WHAT IS EXPECTED:
Copy out the data word for word, from the line with "Which occupies a" to the line with "4.11 metres", including both.
* Begin PROVIDED RECORDS *
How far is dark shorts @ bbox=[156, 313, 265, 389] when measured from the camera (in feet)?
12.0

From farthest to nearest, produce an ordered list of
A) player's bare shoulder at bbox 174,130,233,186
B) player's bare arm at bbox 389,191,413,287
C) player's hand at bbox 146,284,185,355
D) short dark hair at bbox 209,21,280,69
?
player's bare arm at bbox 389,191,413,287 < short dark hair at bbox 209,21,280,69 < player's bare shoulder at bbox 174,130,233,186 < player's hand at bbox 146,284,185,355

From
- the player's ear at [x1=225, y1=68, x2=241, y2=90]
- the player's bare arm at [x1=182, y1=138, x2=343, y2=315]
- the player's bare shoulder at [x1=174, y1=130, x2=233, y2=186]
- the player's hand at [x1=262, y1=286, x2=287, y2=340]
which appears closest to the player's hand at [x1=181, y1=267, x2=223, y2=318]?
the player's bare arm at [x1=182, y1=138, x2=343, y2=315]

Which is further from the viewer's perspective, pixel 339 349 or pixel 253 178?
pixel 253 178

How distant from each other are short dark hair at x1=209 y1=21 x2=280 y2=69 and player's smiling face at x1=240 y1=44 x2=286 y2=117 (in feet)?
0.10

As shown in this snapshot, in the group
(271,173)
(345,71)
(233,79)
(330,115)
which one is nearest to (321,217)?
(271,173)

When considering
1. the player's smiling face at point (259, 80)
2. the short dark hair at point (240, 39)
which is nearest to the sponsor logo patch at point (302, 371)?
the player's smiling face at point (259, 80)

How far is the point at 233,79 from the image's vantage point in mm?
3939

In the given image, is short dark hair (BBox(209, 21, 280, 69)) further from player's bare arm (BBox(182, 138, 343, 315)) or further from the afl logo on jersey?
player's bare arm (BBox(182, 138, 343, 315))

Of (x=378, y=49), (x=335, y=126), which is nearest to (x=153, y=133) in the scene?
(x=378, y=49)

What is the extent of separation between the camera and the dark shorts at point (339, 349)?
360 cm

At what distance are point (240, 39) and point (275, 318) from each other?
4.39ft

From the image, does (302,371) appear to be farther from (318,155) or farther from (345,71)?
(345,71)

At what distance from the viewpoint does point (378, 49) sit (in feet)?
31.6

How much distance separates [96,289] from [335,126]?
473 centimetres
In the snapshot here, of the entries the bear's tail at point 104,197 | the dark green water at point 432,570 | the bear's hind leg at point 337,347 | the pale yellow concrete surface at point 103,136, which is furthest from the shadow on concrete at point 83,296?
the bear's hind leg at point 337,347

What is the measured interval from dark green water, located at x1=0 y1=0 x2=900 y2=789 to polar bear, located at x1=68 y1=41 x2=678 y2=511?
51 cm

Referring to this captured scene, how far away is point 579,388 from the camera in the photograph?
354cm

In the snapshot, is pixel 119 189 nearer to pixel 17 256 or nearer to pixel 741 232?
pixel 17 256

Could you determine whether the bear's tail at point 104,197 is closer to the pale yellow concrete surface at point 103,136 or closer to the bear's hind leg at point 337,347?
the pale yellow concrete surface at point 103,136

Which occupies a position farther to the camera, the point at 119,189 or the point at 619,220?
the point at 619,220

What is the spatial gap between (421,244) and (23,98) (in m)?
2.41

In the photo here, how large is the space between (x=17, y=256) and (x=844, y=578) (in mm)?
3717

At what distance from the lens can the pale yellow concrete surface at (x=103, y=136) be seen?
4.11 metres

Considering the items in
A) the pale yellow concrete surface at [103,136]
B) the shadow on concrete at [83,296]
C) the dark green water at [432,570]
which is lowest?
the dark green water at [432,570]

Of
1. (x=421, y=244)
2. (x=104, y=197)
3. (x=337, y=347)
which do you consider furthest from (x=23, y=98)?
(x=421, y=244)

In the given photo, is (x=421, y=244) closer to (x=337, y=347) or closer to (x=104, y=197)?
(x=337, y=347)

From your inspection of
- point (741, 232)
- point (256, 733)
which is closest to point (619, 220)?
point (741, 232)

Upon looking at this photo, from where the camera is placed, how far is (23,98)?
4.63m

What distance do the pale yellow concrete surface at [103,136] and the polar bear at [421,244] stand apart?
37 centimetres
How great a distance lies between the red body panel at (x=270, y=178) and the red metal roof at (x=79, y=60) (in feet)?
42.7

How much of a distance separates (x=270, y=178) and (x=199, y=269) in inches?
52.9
* End PROVIDED RECORDS *
TASK RESULT:
Which occupies a position farther to the camera, the point at 119,189 or the point at 619,220?
the point at 619,220

What is the spatial gap between (421,244) and (23,98) (in m)?
2.41

In the photo here, how large is the space between (x=17, y=256) and (x=844, y=578) (in mm)?
3717

At what distance from the lens can the pale yellow concrete surface at (x=103, y=136) be seen?
4.11 metres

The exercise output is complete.